同郷の詩人・中原中也 のことなど

NHKTVの朝ドラ「ちむどんどん」では主人公暢子と恋人・和彦が紆余曲折を経て結婚へ向けて動き始めたが、最大の障害になっているのが鈴木保奈美さんが演じる和彦の母親で、恐そうな顔で中原中也の詩集を持って現れた。

和彦と母親が共に中原中也の詩を読んでお互いを理解しようとする場面も出てきた。
中原中也は私と同じ山口県の生まれ、現在の山口市湯田温泉が生地で、昭和12年(1937)30歳で結核性脳膜炎により死亡した。

身びいきかもしれないが、山口県(周防、長門)は何か特別な詩才を発揮する土壌があるような気がしている。例えば
吉田松陰
【身はたとひ武蔵(むさし)の野辺に朽(く)ちぬとも留め置かまし大和魂(やまとだましい)】

乃木希典
【山川草木 転(うたた)荒涼 十里風腥(なまぐさ)し 新戦場 征馬前(すす)まず 人語らず 金州城外 斜陽に立つ】

種田山頭火
【うしろすがたのしぐれてゆくか】

金子みすゞ
【朝焼け小焼だ、 大漁だ 大羽鰮(おおばいわし)の 大漁だ、浜は祭りの ようだけど、海のなかでは 何万の、鰮(いわし)のとむらい するだろう】

和歌、漢詩、俳句、童謡詩、分野は違うが何れも個性的で前例にとらわれていない独創性を感じる。

朝ドラに刺激され図書館で「中原中也詩集」思潮社 刊を借りて読み直してみた。
全部で112の詩が収録されているが、正直なところ私が理解できたのはおよそ3分の1残りの3分の2は私の手に負えない。

しかし理解できるものの存在感は素晴らしく、先に書いた人々と同じ系譜の独創的な詩才を充分感じさせる。

読み進めると、この本の巻末に解説として詩人で評論家でもある鮎川信夫氏が実に面白いことを書かれている。

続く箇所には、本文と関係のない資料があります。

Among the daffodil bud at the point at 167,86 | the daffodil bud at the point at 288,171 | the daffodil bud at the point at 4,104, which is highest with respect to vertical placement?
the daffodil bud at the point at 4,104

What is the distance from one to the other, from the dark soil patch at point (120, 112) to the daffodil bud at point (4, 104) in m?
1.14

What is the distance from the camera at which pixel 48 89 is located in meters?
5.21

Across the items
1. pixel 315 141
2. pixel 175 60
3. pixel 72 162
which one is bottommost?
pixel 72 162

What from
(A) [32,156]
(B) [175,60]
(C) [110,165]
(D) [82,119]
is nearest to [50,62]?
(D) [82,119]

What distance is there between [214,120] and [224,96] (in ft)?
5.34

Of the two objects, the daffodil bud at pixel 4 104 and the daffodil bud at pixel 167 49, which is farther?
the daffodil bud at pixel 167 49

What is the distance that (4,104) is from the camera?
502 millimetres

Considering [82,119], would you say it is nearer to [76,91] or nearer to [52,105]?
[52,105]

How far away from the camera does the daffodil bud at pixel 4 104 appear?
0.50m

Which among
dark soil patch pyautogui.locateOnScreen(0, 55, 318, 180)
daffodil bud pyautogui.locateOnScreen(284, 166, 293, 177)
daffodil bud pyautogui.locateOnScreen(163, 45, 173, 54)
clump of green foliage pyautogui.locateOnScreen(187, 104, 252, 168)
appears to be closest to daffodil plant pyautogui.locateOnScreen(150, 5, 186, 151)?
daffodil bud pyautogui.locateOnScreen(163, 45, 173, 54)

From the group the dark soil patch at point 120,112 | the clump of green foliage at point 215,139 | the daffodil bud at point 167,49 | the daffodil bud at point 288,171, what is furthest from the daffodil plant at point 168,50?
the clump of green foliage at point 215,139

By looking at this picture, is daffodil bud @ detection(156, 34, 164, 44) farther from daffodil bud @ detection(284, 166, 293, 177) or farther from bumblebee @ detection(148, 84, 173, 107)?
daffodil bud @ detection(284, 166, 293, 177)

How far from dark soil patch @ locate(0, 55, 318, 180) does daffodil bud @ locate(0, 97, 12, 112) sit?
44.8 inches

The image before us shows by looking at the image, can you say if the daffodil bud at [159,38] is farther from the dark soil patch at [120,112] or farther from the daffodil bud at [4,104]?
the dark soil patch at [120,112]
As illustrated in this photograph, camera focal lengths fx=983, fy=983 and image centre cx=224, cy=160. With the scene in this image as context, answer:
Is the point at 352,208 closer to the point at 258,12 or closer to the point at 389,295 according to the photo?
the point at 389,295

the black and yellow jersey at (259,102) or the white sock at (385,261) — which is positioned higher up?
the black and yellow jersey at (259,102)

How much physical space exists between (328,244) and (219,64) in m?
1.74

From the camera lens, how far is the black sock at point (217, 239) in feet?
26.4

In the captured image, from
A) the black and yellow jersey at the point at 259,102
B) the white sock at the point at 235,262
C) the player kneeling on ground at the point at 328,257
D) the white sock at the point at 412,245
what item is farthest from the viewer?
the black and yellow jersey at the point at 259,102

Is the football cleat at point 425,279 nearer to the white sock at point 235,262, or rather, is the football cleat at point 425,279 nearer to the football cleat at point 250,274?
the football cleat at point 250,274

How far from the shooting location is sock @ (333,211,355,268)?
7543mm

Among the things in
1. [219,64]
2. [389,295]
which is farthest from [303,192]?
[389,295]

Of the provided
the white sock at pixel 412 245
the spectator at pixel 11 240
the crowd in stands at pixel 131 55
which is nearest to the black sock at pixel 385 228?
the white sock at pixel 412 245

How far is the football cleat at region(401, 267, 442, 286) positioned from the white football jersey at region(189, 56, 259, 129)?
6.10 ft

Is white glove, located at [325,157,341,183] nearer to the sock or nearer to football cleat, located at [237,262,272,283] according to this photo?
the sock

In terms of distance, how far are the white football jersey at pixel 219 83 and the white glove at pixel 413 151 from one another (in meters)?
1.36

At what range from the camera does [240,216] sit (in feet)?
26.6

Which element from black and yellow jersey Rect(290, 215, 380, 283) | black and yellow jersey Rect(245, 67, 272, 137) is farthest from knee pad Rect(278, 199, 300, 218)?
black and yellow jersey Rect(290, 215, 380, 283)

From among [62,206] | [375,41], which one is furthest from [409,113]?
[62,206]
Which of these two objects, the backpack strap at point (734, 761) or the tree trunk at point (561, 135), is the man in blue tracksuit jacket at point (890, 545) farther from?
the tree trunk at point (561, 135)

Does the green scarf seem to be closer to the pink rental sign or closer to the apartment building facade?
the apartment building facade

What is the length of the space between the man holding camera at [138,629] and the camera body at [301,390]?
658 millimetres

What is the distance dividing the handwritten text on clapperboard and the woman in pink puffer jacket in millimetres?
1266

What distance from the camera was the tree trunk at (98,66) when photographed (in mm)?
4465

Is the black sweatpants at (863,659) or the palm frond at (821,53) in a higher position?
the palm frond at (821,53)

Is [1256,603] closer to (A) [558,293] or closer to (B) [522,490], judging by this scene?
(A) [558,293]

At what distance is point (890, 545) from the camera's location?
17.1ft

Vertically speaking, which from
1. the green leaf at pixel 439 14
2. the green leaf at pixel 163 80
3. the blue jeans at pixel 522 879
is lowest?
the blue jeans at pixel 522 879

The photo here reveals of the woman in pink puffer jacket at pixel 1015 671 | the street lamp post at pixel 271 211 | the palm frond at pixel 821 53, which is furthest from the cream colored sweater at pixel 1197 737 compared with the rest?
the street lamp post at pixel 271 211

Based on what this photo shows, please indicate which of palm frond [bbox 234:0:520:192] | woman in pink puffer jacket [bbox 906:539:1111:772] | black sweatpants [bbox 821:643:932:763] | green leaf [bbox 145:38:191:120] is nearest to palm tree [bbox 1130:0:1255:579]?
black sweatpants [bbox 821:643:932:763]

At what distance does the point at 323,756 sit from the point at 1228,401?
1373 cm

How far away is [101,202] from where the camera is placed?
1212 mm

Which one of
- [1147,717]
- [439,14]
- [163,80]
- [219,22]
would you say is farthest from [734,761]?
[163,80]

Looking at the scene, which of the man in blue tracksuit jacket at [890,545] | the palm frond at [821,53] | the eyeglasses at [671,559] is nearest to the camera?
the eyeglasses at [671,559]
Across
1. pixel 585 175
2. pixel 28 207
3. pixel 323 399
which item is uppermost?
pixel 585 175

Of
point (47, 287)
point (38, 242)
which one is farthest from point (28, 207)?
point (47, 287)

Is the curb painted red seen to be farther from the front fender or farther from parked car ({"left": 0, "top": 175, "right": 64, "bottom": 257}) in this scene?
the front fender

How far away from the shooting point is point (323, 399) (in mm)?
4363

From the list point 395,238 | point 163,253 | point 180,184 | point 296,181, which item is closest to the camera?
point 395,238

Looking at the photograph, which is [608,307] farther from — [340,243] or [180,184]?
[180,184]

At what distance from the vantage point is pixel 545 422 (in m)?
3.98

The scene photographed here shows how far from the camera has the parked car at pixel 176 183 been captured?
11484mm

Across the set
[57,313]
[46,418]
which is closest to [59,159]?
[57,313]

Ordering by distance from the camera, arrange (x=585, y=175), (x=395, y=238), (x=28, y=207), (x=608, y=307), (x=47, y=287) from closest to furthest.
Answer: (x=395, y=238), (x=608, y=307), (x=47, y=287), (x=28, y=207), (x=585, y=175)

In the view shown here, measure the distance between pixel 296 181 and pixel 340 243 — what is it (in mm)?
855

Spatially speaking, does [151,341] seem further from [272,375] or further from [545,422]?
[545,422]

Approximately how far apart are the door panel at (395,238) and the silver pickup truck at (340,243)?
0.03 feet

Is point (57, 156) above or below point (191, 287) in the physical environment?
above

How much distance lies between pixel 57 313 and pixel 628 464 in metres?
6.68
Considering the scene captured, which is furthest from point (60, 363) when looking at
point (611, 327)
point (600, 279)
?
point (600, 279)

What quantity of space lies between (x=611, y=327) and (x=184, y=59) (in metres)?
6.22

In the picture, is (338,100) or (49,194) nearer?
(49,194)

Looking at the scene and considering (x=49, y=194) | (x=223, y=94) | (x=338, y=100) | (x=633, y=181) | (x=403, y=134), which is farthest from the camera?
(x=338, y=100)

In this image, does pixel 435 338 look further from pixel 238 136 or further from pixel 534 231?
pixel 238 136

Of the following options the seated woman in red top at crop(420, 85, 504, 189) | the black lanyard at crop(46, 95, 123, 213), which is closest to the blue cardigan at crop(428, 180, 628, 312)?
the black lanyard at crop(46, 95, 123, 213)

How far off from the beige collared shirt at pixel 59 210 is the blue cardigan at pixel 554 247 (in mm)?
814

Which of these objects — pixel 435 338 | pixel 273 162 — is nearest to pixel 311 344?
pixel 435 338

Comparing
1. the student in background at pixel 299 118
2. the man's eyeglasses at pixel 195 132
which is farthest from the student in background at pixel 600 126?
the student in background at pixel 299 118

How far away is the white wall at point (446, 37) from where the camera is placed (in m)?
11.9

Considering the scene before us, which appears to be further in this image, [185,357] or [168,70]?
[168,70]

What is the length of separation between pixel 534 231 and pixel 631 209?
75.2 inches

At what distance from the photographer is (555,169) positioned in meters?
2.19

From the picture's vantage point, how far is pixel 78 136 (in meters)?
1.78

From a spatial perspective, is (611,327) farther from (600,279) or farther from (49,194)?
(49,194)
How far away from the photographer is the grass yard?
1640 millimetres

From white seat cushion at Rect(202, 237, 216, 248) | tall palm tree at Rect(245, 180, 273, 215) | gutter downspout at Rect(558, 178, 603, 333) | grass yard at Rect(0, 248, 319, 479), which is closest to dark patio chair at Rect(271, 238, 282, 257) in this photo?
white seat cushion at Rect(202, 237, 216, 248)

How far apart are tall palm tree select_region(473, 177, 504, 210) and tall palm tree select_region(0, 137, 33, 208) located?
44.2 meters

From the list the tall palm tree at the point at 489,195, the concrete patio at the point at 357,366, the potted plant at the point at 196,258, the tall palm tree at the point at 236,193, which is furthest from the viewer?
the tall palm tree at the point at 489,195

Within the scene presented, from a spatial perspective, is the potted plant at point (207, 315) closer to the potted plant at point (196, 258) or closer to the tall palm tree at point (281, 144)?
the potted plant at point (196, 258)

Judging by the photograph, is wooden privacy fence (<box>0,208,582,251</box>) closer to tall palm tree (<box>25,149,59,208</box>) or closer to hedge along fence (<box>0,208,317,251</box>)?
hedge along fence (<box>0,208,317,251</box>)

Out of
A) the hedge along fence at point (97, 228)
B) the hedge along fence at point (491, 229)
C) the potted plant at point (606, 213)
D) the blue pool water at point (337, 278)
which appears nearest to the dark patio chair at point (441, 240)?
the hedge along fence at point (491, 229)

中原中也の詩集を読んだ人なら誰でも気がつくはずだが、どんなバカにでもわかる詩がある反面、どんなに怜悧な人でも解くことが出来ない詩がある。ーーーーーーーー論ずるとなると一筋縄ではいかないのが中原中也の詩である」
~~バカか怜悧か分からないが正に同感!!

「ちむどんどん」に出てきた中也の詩「修羅街輓歌(しゅらがいばんか)」の一節

【それよかなしきわが心
いはれもなくて拳(こぶし)する
誰をか責むることかある?
せつなきことのかぎりなり。】ーーー

誰にもこういう心持ちが一度や二度は有るに違いない。

🔘健康公園でタンポポは意外に息長く花が咲き続けている。